Lo scrittore lo ha definito un “city museum”, un museo della città più che civico, un museo sentimentale e nostalgico, un museo umile e privo di monumentalità, un museo di persone più che di grandi ideologie nazionali, un museo della storia presente e della quotidianità più che del passato glorioso o del futuro radioso. Pamuk non l’ha detto, ma il suo museo è soprattutto – come tale concepito e realizzato – un piccolo, concentrato e raffinatissimo “gabinetto di curiosità”: ispirato alle collezioni rinascimentali di oggetti che rappresentavano il sapere scientifico dell’epoca, dalle scienze naturali all’archeologia; un gabinetto raccolto e maniacalmente curato, in cui sono esposte “vetrine di curiosità”, 83 come i capitoli del romanzo: con cimeli vari, bicchieri, posate, saliere, vestiti, foto, cartoline, biglietti della lotteria, orecchini, scatole di fiammiferi, lampade, una mappa, un poster anatomico, modellini di treni e di navi, documentari del Bosforo per un tocco di post-modernità – ogni vetrina è uno scrigno e un’opera d’arte disegnata e ordinata dallo scrittore/artista in persona – che rievocano quelli che nel romanzo Kemal raccoglie dopo la morte della sua amata Füsun, a imperitura memoria. Tutto raccolto da Pamuk: nei mercatini di quartiere, a casa di amici e parenti, con l’aiuto di professionisti e a volte di lettori.

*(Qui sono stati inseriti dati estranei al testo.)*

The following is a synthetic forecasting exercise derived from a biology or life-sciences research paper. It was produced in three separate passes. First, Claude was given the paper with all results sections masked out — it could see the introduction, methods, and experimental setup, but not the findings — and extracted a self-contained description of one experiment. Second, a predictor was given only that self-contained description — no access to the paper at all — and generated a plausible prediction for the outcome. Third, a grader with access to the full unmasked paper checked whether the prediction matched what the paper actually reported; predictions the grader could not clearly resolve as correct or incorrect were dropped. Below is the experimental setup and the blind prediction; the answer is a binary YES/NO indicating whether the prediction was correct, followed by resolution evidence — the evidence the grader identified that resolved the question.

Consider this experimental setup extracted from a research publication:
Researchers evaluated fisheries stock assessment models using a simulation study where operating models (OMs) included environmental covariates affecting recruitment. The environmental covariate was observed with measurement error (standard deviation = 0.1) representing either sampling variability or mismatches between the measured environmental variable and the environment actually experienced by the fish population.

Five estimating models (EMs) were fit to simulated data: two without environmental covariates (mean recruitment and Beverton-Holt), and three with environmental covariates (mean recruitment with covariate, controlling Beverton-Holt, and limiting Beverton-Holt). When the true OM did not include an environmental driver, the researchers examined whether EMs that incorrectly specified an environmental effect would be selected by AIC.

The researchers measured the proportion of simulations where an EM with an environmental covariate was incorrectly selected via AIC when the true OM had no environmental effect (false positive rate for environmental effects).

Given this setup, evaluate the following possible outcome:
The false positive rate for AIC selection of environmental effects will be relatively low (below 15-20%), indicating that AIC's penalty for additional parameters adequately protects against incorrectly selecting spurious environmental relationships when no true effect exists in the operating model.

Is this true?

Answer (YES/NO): NO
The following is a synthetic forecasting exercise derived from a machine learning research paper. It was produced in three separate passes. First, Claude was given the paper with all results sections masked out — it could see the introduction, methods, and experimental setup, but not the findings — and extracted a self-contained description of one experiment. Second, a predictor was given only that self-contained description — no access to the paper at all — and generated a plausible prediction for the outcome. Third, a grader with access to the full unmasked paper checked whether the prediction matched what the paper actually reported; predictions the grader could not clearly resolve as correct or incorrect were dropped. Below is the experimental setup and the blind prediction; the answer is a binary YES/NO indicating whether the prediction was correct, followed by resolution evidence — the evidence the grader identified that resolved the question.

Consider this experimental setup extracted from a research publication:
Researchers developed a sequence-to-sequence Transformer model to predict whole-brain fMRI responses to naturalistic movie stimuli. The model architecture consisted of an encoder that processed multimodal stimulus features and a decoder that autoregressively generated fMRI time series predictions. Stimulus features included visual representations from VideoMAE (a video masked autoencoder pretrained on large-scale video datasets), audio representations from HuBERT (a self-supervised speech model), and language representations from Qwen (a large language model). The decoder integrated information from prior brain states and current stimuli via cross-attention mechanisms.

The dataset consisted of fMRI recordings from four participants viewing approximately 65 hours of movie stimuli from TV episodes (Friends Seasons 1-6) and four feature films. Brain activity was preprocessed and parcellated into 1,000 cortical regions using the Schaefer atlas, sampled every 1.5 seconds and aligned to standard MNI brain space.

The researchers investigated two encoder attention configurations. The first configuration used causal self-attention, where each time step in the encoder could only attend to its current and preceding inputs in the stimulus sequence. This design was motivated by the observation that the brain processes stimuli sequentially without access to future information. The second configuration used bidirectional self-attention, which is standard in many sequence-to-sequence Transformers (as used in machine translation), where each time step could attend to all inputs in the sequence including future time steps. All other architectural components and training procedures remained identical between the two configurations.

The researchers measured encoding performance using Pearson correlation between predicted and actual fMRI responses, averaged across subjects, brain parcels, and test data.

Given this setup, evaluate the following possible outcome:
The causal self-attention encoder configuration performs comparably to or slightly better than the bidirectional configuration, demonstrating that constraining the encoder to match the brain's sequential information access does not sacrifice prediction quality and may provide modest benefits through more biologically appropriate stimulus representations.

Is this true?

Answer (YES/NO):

La luce è soffusa, l’atmosfera sacrale e di rispettoso raccoglimento; gli oggetti dialogano con gli altri oggetti e le vetrine con le altre vetrine: il risultato è un orgia di sovrabbondanti sensazioni e di informazioni, che nel terzo e ultimo piano lascia il posto alla quiete della stanza da letto di Kemal inondata finalmente di luce, a una collezione di tutte le edizioni straniere del libro, a una selezione di disegni preparatori per le vetrine e di pagine manoscritte del romanzo (accompagnate dalle cartucce vuote della penna stilografica utilizzata); per decifrarle – sensazioni e informazioni – occorrerà attendere la pubblicazione del catalogo, 2 o 3 settimane per la versione turca e qualche mese per quelle internazionali: e il progetto iniziale di museo-romanzo-catalogo verrà finalmente portato a compimento, il romanzo divenuto però autonomo dal museo-catalogo. Il museo dell’innocenza è gestito da un piccolo staff guidato da Deniz Aral, ha comodi orari di apertura ad esclusione del lunedì di chiusura (il prezzo del biglietto – differenziato per turchi e turisti – è però particolarmente elevato), dispone di una piccola libreria con tutta la bibliografia di Pamuk, poster delle più belle vetrine, qualche oggetto evocativo; al momento non sono ancora previste iniziative culturali o didattiche, il suo fondatore, curatore e sponsor però già pensa di aggiungere oggetti e storie.